On Wednesday, the Securities and Exchange Commission proposed rules disqualifying felons and other “bad actors” from Rule 506 offerings. In 2007, I submitted this comment letter arguing, among other things, that the SEC should not impose mandatory disqualification on Regulation D offerings. Now, the SEC no longer has a choice because Section 926 of the Dodd-Frank Act mandates the adoption of disqualification rules for Rule 506 offerings.
Much ado about nothing?
Although on its face it seems reasonable to bar convicted felons and other nefarious people from relying upon Rule 506, the bar actually makes little sense. Rule 506 is a non-exclusive safe harbor exemption (see Preliminary Note 3 to Regulation D).

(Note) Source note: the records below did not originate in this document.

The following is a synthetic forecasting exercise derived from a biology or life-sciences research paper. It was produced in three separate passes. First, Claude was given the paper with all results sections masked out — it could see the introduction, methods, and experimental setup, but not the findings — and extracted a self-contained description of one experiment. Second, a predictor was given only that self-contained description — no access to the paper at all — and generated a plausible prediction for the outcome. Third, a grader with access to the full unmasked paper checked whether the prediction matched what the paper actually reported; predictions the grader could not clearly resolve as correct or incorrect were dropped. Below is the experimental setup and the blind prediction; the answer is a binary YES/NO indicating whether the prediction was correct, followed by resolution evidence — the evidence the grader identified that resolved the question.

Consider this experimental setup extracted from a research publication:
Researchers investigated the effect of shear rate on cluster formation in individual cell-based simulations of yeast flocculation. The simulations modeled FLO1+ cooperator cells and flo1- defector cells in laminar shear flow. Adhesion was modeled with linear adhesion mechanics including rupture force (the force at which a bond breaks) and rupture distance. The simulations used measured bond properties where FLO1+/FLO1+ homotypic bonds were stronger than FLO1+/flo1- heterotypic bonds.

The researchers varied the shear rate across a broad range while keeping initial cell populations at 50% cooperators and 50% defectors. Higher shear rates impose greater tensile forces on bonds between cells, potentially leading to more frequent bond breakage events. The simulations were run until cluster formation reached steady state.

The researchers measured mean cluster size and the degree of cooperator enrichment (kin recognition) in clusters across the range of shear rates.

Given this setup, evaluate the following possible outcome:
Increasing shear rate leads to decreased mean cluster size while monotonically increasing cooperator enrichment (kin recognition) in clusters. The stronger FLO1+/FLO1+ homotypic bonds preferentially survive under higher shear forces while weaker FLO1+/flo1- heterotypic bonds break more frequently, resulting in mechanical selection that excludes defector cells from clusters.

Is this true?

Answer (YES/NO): YES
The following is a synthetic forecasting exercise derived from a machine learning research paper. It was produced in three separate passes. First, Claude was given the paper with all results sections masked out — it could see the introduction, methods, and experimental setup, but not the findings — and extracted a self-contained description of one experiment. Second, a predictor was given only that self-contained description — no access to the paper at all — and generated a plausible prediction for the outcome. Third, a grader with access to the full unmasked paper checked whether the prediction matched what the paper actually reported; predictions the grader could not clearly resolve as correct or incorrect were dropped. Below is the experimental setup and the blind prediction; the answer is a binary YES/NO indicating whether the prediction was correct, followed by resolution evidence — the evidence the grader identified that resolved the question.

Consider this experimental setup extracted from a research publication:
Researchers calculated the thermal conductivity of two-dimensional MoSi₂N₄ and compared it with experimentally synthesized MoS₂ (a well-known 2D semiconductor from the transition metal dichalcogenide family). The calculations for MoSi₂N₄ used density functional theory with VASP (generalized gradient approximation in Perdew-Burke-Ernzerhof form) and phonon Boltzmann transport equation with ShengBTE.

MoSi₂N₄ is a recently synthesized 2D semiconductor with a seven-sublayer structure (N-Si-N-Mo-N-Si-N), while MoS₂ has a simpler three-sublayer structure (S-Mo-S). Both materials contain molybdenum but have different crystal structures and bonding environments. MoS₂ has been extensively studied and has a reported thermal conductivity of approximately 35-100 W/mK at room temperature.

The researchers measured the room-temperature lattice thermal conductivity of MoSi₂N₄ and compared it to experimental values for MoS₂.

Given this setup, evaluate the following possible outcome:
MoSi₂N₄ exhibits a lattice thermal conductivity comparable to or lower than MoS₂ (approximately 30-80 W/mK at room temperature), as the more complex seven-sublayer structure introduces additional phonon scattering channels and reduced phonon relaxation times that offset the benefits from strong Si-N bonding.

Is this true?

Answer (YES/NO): NO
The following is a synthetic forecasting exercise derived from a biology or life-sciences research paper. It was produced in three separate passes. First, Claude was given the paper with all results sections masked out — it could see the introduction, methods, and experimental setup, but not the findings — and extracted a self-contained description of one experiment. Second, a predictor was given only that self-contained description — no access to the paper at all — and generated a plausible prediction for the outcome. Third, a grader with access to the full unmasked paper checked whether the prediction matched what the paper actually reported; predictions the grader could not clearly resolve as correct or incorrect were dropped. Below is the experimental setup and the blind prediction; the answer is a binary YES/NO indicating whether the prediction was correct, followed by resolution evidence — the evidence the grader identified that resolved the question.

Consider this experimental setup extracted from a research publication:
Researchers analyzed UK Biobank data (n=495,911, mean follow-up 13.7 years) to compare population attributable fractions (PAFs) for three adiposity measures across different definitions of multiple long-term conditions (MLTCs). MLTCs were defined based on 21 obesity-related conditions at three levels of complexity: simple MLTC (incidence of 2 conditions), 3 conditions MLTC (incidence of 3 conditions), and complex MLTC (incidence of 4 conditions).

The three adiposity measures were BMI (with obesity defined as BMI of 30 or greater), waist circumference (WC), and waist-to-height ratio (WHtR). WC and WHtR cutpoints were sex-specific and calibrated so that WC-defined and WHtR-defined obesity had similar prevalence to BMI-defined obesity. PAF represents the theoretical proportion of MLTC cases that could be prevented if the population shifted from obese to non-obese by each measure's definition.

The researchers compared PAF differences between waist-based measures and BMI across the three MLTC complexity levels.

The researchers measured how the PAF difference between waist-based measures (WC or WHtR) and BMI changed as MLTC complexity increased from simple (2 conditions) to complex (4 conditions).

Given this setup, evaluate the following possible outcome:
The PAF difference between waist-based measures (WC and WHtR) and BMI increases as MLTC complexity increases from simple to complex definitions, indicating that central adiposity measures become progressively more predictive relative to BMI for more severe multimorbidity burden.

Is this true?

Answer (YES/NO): NO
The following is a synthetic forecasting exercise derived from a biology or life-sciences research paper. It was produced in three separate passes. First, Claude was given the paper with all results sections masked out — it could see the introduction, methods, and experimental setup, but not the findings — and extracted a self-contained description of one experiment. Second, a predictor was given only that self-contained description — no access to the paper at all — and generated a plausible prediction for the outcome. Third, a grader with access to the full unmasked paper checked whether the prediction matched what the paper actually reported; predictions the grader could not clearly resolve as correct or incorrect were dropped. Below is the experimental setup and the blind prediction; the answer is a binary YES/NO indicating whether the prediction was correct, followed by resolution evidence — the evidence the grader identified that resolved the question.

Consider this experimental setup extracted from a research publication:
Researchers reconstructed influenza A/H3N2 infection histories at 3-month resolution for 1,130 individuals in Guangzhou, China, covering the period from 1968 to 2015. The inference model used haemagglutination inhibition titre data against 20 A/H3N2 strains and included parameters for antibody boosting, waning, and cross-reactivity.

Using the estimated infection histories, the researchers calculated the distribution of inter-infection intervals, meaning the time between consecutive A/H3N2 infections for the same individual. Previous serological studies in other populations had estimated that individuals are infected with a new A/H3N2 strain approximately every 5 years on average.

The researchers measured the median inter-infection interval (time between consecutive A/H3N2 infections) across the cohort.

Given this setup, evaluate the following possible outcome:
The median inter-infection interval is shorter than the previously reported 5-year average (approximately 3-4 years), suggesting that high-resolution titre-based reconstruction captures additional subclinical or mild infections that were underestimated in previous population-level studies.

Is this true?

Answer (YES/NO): NO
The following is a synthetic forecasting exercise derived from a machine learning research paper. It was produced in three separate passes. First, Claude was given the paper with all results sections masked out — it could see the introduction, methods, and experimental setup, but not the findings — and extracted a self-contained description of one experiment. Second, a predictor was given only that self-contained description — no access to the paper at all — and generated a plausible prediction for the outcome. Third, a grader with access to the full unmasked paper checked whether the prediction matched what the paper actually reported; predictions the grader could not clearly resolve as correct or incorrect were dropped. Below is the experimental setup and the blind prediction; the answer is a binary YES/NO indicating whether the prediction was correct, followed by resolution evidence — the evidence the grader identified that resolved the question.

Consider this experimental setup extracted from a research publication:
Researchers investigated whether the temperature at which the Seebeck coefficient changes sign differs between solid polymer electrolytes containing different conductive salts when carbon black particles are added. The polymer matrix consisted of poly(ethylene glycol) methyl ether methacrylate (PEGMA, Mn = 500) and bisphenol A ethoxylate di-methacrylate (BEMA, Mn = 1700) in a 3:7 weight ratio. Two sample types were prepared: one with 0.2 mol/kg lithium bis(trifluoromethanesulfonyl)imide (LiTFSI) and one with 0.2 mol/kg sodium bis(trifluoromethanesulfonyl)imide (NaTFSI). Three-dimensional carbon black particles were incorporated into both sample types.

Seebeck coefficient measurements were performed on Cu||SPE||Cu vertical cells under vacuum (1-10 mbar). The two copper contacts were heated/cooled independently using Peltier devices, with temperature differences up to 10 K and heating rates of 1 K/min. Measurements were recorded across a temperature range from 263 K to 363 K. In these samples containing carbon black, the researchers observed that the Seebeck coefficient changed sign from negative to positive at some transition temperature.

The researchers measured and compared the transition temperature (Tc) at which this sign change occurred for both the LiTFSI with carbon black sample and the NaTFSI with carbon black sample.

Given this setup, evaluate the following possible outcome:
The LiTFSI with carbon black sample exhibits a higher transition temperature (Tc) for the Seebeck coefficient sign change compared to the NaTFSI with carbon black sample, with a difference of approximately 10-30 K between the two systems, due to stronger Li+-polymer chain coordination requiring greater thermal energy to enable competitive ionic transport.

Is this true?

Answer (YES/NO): NO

Thus, if the only deficiency is a “bad actor” disqualification, it seems that the offer and sale will be exempt under Section 4(2) of the Securities Act of 1933.
Weakening of investor protection?
To the extent that the SEC believes that the conditions imposed by Rule 506 enhance investor protection, denying issuers the opportunity to rely on Rule 506 will have the unintended consequence of removing incentives to meet those conditions. (As set forth in my comment letter mentioned above, I believe that the conditions to Rule 506 are discriminatory and increase investor risk, but that’s a topic for a different blog.)
Bigger role for states?
Disqualification, however, will have an impact – disqualified offerings will need to focus on Blue Sky requirements. Section 102 of the National Securities Markets Improvement Act of 1996 (NSMIA) preempts state qualification requirements with respect to transactions exempt from registration pursuant to Rule 506. Disqualified offerings will therefore not have the benefit of this preemption and will need to either qualify the offer and sale or identify an appropriate exemption (such as Corporations Code Section 25102(f) which imposes no such bar). Thus, Congress may have unintentionally returned to the states greater regulatory authority over private placements.